In children, ultrasound can approach CT-level accuracy when performed by experienced technicians. The European Society of Radiology and the American College of Radiology both recommend it as the first imaging study in pediatric patients. If the ultrasound clearly shows a swollen appendix, no further imaging is needed. If the appendix isn’t visible (which happens in roughly 63% of pediatric ultrasounds), the next step depends on the child’s blood work and clinical score. Children with a non-visible appendix on ultrasound and a normal white blood cell count can often safely avoid further imaging.
When additional imaging is needed for a child, MRI is preferred over CT to avoid radiation. Hospitals that have adopted a protocol of ultrasound first, followed by MRI when needed, have shown results comparable to CT-based approaches in terms of accuracy and outcomes.
Diagnosing Appendicitis During Pregnancy
Pregnancy makes appendicitis harder to detect. The growing uterus pushes the appendix out of its usual position, so pain may not appear in the classic right lower quadrant location. Nausea, vomiting, elevated white blood cell counts, and higher C-reactive protein levels are all normal parts of pregnancy, which strips away some of the usual diagnostic clues. Classic signs like guarding and rebound tenderness may be muted or absent.
Ultrasound is typically the first imaging step, but it is frequently inconclusive in pregnant patients because the displaced appendix can be difficult to visualize. MRI has become the go-to follow-up. Recent evidence suggests MRI should be considered the first-line imaging study in pregnant patients with suspected appendicitis, given its high accuracy and lack of radiation. CT is generally avoided during pregnancy unless no other option is available.
Conditions That Mimic Appendicitis
Part of diagnosing appendicitis is making sure the pain isn’t coming from something else. Right lower quadrant pain has a long list of possible causes, and several of them can look nearly identical on initial exam. In women of reproductive age, an ovarian cyst that has ruptured or twisted, an ectopic pregnancy, or a pelvic infection can all produce similar pain and tenderness. A urine pregnancy test is routine for this reason.
Other conditions that commonly overlap include kidney stones (especially when a stone is passing through the right ureter), inflammation of the lining around the intestines, a flare of Crohn’s disease, or infection in the tissue around the colon called diverticulitis (though this more commonly affects the left side).

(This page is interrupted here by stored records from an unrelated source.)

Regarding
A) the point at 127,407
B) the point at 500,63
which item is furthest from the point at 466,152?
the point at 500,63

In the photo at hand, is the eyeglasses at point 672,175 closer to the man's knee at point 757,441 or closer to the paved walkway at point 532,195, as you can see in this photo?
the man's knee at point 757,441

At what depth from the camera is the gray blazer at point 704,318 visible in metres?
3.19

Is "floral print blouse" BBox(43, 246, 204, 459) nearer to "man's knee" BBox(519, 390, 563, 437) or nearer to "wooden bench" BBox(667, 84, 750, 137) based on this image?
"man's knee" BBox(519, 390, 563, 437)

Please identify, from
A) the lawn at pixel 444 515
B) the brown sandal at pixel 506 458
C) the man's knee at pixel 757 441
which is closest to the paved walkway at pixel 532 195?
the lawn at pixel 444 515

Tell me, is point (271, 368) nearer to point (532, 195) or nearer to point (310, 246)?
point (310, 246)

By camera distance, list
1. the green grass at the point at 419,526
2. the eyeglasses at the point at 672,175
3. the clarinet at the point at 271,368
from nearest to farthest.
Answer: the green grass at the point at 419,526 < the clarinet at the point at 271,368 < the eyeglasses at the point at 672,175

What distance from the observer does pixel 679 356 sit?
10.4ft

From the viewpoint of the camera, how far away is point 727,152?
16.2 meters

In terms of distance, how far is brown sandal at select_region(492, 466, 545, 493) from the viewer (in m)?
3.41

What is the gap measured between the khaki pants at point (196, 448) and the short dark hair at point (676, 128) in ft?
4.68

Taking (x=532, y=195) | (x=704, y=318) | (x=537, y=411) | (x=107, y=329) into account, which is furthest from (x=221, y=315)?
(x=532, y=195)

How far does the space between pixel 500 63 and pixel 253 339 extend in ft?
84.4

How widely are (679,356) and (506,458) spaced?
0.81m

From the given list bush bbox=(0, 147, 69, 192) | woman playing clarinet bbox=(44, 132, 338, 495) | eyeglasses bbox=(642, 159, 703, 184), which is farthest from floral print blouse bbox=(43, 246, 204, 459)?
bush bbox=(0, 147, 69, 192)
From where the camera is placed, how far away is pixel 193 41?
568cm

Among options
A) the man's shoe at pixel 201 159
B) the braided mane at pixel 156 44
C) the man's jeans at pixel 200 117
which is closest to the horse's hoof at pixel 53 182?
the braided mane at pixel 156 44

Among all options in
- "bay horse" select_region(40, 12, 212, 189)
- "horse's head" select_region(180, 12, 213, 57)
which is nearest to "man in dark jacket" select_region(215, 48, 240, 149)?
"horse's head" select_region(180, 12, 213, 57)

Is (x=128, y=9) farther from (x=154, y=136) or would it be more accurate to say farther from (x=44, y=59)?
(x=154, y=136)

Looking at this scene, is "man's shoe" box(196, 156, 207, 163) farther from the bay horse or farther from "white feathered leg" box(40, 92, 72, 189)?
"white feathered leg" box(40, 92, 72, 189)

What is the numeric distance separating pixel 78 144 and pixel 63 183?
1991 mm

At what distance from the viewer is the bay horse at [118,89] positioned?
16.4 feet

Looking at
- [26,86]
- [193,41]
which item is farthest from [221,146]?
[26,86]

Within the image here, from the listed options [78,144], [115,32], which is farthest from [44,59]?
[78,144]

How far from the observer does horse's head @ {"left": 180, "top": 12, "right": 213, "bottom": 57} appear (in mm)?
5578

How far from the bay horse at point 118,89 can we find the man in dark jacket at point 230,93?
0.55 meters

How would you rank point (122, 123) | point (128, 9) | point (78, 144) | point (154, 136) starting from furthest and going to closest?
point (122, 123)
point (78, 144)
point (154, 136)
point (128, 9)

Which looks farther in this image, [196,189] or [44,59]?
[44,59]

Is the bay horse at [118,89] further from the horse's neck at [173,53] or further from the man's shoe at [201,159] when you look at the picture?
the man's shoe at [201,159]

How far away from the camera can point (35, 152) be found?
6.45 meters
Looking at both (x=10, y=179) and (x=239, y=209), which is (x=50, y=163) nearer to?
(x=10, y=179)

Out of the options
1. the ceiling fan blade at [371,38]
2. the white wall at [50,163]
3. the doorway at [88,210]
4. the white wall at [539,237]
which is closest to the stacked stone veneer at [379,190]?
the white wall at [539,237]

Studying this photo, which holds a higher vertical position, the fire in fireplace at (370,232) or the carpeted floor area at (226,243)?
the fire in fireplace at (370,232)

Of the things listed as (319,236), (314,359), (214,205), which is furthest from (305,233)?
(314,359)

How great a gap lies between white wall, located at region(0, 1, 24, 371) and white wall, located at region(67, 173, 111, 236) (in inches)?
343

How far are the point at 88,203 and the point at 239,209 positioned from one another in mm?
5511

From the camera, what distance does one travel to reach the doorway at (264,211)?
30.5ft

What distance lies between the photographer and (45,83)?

In children, a common viral illness that inflames lymph nodes in the abdomen can closely mimic appendicitis. Imaging and lab results together help narrow the field, which is why most doctors won’t commit to a diagnosis based on the physical exam alone.
How the Pieces Fit Together
The 2025 World Society of Emergency Surgery guidelines emphasize that combining clinical scoring with imaging produces the best results, reducing both missed cases and unnecessary surgeries. In practice, the sequence looks like this: you arrive at the emergency department, get triaged, and a doctor performs the physical exam and orders blood work. If your symptoms and lab results point strongly toward appendicitis, a surgical team may be consulted right away. Most patients will get imaging, usually CT for adults or ultrasound for children and pregnant patients, to confirm the diagnosis before any decision about surgery.
From arrival to a clear answer, the process typically takes two to six hours depending on how busy the department is and whether imaging needs to be repeated or escalated. If appendicitis is confirmed, the surgical team takes over and decides on a treatment plan, often the same day.